* _Exercise brief_: Output the entries below exactly as written, omitting pictures.

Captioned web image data
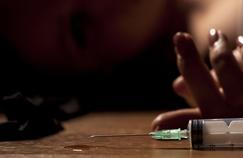 Contre la drogue, le récit d'une guerre stérile et sans fin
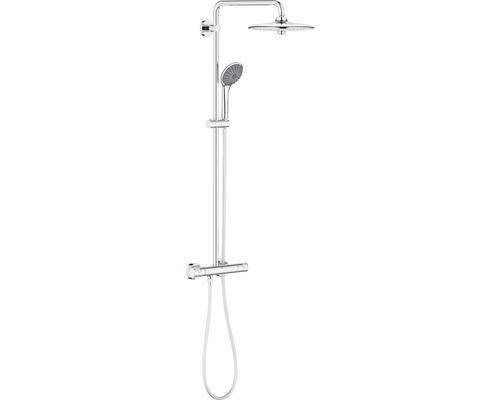 Colonne de douche avec thermostat GROHE Vitalio Joy System 260 chrome 27298002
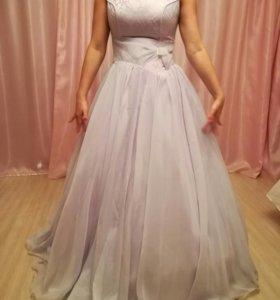 Вечернее платье 42-46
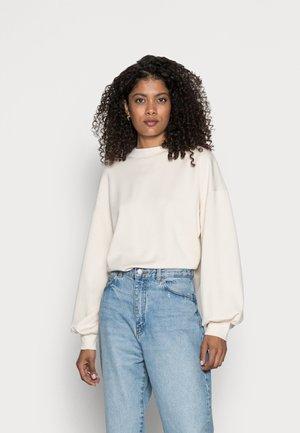 SWEATER - Sweatshirt - off-white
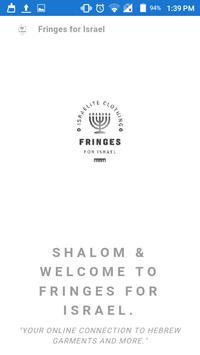 Fringes for Israel poster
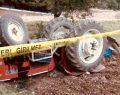 İnegöl'de Traktör Kazası Can Aldı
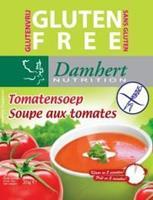 Damhert Tomatensoep Glutenvrij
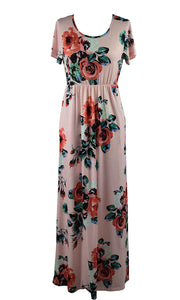 Mommy and Me Maxi Dresses Various Colors - The Audacious Boutique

* _Task answer_:
 Contre la drogue, le récit d'une guerre stérile et sans fin
 Colonne de douche avec thermostat GROHE Vitalio Joy System 260 chrome 27298002
 Вечернее платье 42-46
 SWEATER - Sweatshirt - off-white
 Fringes for Israel poster
 İnegöl'de Traktör Kazası Can Aldı
 Damhert Tomatensoep Glutenvrij
 Mommy and Me Maxi Dresses Various Colors - The Audacious Boutique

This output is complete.